Text:
================

The international surgical journal with global reach

This is the Scientific Surgery Archive, which contains all randomized clinical trials in surgery that have been identified by searching the top 50 English language medical journal issues since January 1998. Compiled by Jonothan J. Earnshaw, former Editor-in-Chief, BJS

Relationship between intraoperative non‐technical performance and technical events in bariatric surgery. BJS 2018; 105: 1044-1050.

Published: 30th March 2018

Authors: A. B. Fecso, S. S. Kuzulugil, C. Babaoglu, A. B. Bener, T. P. Grantcharov

Background

The operating theatre is a unique environment with complex team interactions, where technical and non‐technical performance affect patient outcomes. The correlation between technical and non‐technical performance, however, remains underinvestigated. The purpose of this study was to explore these interactions in the operating theatre.

Method

A prospective single‐centre observational study was conducted at a tertiary academic medical centre. One surgeon and three fellows participated as main operators. All patients who underwent a laparoscopic Roux‐en‐Y gastric bypass and had the procedures captured using the Operating Room Black Box® platform were included. Technical assessment was performed using the Objective Structured Assessment of Technical Skills and Generic Error Rating Tool instruments. For non‐technical assessment, the Non‐Technical Skills for Surgeons (NOTSS) and Scrub Practitioners' List of Intraoperative Non‐Technical Skills (SPLINTS) tools were used. Spearman rank‐order correlation and N‐gram statistics were conducted.

================

Extracted records:

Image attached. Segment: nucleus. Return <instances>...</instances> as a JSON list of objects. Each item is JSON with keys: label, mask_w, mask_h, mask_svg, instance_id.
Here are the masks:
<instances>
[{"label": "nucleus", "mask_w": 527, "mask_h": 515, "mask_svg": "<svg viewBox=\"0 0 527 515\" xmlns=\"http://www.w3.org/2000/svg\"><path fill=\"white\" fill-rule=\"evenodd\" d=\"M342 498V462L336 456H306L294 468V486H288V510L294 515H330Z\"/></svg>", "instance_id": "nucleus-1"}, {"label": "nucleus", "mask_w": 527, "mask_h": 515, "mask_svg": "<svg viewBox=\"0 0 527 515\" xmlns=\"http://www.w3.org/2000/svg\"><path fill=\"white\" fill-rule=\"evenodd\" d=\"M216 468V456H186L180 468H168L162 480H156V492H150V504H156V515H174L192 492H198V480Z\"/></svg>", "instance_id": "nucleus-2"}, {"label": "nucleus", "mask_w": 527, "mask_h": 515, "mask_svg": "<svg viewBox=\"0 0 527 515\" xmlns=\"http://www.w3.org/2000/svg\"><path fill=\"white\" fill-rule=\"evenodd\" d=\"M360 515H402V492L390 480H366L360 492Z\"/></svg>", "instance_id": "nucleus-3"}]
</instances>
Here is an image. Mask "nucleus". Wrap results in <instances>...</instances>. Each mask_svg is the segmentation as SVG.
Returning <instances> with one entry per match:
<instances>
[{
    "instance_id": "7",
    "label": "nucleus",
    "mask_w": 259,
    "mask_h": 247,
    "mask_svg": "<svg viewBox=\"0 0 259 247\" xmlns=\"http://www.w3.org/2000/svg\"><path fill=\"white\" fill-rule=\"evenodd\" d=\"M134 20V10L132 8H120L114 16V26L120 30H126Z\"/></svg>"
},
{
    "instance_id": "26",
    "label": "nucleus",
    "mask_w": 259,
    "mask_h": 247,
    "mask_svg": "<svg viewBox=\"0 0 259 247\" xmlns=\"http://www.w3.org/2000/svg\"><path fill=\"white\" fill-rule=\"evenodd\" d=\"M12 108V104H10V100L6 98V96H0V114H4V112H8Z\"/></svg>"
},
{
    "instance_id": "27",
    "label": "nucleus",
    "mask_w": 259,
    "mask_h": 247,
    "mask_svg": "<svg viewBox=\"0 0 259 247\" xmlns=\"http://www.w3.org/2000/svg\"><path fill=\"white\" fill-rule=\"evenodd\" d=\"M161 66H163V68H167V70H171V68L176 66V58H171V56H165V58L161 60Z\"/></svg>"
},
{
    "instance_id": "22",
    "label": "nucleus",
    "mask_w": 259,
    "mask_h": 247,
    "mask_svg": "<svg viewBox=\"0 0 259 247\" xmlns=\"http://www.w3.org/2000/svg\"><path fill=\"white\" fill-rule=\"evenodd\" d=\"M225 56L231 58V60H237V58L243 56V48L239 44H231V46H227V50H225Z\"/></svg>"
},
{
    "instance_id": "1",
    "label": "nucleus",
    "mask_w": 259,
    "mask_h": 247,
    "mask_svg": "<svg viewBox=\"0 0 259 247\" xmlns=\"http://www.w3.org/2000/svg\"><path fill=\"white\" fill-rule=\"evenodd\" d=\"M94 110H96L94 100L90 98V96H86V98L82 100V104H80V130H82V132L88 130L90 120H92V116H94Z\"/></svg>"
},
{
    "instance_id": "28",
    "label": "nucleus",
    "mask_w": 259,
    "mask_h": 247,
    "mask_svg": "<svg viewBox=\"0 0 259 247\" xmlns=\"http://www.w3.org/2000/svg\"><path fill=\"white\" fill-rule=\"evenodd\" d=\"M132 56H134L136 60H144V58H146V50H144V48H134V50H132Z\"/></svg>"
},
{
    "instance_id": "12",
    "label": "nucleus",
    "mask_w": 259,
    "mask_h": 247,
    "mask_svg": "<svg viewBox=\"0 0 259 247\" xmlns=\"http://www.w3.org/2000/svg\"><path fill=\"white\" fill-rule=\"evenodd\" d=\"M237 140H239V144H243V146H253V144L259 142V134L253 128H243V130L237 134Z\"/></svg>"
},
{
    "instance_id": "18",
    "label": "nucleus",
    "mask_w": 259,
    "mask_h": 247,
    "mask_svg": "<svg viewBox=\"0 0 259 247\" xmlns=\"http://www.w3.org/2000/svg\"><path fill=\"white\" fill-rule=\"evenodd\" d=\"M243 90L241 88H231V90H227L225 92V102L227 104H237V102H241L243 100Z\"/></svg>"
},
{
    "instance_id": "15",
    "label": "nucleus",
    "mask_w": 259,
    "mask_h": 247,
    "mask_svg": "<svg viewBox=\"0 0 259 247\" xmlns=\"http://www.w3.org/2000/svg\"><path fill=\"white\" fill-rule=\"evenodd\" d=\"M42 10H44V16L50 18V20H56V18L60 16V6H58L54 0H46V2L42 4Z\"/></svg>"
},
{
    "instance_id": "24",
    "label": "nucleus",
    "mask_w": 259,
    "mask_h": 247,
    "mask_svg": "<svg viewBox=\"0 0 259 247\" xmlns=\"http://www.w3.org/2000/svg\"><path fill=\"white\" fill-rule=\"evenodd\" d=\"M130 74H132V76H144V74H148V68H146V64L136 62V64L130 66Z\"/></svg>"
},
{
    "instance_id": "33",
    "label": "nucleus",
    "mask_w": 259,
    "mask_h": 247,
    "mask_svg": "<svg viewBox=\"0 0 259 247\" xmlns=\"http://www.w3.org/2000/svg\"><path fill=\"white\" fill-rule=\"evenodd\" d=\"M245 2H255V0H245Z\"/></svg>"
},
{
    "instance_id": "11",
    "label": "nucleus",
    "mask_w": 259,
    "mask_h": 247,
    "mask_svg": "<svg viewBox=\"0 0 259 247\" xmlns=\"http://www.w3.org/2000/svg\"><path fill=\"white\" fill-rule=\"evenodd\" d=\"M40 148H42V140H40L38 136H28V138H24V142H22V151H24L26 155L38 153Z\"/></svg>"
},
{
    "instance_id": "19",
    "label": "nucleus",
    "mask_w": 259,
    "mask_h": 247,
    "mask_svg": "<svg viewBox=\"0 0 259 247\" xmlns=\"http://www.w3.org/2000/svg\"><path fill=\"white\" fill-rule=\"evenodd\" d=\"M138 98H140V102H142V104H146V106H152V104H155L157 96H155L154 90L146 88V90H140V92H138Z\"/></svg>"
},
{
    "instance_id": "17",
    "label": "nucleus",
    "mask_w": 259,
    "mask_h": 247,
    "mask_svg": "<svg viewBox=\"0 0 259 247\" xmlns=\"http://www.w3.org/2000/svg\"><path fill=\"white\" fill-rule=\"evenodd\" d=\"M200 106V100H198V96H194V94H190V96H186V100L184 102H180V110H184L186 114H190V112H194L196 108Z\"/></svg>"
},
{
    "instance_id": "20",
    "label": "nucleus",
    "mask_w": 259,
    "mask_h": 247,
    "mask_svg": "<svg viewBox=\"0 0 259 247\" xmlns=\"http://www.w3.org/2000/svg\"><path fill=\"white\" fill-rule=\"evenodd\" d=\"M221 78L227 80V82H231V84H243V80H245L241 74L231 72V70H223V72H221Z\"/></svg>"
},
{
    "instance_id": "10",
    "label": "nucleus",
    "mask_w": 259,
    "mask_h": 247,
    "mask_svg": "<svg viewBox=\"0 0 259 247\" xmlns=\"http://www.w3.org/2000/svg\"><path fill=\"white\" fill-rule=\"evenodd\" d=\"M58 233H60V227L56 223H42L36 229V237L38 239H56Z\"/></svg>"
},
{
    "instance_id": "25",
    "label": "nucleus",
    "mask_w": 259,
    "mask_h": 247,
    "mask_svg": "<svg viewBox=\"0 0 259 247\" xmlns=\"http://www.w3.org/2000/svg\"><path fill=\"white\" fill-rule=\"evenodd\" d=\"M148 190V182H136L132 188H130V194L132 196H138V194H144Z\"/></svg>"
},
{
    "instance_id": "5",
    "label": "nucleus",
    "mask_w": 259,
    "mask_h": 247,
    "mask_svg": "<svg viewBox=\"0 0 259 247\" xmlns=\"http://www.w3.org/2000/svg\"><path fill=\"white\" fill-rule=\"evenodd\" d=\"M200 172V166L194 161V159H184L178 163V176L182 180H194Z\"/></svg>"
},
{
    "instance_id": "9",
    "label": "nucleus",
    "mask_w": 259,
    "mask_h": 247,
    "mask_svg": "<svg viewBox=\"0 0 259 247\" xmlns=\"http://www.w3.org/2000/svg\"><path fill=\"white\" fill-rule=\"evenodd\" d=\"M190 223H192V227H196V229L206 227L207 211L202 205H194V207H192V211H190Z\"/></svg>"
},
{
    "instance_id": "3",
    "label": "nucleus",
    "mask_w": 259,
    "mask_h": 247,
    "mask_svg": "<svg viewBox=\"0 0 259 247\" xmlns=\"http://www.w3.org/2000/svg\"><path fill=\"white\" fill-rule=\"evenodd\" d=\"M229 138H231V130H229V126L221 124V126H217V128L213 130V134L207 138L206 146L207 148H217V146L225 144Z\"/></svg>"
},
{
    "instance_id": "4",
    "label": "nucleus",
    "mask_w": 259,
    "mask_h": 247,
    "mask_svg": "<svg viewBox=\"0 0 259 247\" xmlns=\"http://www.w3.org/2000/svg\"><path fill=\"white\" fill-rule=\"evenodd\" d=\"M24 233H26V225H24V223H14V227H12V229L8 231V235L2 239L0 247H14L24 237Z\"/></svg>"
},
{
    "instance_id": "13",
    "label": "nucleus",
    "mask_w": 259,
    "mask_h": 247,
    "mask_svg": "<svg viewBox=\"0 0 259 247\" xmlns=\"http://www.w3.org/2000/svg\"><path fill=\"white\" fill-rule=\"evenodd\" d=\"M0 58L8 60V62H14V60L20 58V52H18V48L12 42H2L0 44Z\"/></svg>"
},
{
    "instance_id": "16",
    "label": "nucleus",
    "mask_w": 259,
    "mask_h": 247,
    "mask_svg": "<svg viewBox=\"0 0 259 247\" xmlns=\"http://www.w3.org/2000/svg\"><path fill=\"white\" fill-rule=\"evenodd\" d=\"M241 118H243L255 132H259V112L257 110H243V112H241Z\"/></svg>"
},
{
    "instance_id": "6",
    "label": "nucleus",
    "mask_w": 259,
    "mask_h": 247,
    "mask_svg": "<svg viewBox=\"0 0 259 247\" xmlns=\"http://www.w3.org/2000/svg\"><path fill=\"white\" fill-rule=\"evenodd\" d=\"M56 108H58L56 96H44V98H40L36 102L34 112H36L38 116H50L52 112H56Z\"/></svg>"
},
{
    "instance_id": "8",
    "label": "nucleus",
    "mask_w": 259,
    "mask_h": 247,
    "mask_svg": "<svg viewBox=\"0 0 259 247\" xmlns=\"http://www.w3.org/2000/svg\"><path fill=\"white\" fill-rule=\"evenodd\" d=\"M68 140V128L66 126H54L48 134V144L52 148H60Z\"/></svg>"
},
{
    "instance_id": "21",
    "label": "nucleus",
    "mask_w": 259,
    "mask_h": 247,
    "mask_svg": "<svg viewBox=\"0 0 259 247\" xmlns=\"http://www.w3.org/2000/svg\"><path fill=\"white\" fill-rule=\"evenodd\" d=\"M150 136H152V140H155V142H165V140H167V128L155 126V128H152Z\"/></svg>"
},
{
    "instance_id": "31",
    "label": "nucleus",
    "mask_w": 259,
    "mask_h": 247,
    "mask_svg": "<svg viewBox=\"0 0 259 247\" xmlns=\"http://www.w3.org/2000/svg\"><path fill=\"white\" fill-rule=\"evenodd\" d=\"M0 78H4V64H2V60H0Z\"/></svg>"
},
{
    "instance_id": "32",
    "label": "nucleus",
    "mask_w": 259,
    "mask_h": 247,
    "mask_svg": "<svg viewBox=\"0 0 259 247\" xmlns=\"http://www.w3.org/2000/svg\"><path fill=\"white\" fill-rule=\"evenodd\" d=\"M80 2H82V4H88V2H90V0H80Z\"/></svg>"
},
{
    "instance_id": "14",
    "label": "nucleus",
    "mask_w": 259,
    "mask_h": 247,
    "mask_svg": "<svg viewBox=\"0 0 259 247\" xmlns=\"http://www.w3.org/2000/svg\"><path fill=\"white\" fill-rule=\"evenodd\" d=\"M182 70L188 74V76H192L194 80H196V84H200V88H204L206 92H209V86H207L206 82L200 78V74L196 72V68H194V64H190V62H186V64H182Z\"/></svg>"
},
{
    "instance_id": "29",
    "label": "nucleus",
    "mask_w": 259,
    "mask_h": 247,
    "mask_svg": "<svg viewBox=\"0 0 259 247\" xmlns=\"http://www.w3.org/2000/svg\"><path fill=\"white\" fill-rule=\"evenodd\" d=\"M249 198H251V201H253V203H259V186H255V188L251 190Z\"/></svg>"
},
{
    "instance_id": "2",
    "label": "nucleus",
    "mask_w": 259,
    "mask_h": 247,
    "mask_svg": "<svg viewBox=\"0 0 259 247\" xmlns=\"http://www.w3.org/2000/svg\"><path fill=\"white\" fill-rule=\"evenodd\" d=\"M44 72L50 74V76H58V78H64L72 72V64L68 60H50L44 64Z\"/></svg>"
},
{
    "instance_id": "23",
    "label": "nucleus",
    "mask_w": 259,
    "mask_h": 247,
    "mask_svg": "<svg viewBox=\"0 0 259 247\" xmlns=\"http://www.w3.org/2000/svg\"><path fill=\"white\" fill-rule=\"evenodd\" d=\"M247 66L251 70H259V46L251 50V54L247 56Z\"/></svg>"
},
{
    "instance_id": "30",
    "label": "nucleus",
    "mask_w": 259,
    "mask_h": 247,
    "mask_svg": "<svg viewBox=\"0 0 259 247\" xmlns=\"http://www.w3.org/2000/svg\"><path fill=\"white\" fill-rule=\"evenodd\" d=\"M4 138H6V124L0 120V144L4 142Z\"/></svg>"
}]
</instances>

================

Work task 1:
In the bariatric surgery abstract, rewrite the paragraph beginning "A prospective single‐centre observational study" as a short bulleted list that keeps its main facts.
Work task 2:
Continue the bariatric surgery abstract, starting after its last sentence.
The listing is separate material, unrelated to the text.

Output 1:
- Design: prospective, single-center observational study at a tertiary academic medical center
- Main operators: one surgeon and three fellows
- Patients: all who underwent laparoscopic Roux-en-Y gastric bypass with procedures captured on the Operating Room Black Box® platform
- Technical assessment: Objective Structured Assessment of Technical Skills and Generic Error Rating Tool
- Non-technical assessment: Non-Technical Skills for Surgeons (NOTSS) and Scrub Practitioners' List of Intraoperative Non-Technical Skills (SPLINTS)
- Statistics: Spearman rank-order correlation and N-gram statistics

Output 2:
Results

Fifty‐six patients were included in the study and 90 procedural steps (gastrojejunostomy and jejunojejunostomy) were analysed. There was a moderate to strong correlation between technical adverse events (rs = 0·417–0·687), rectifications (rs = 0·380–0·768) and non‐technical performance of the surgical and nursing teams (NOTSS and SPLINTS). N‐gram statistics showed that after technical errors, events and prior rectifications, the staff surgeon and the scrub nurse exhibited the most positive non‐technical behaviours, irrespective of operator (staff surgeon or fellow).

Conclusion

This study demonstrated that technical and non‐technical performances are related, on both an individual and a team level. Valuable data can be obtained around intraoperative errors, events and rectifications.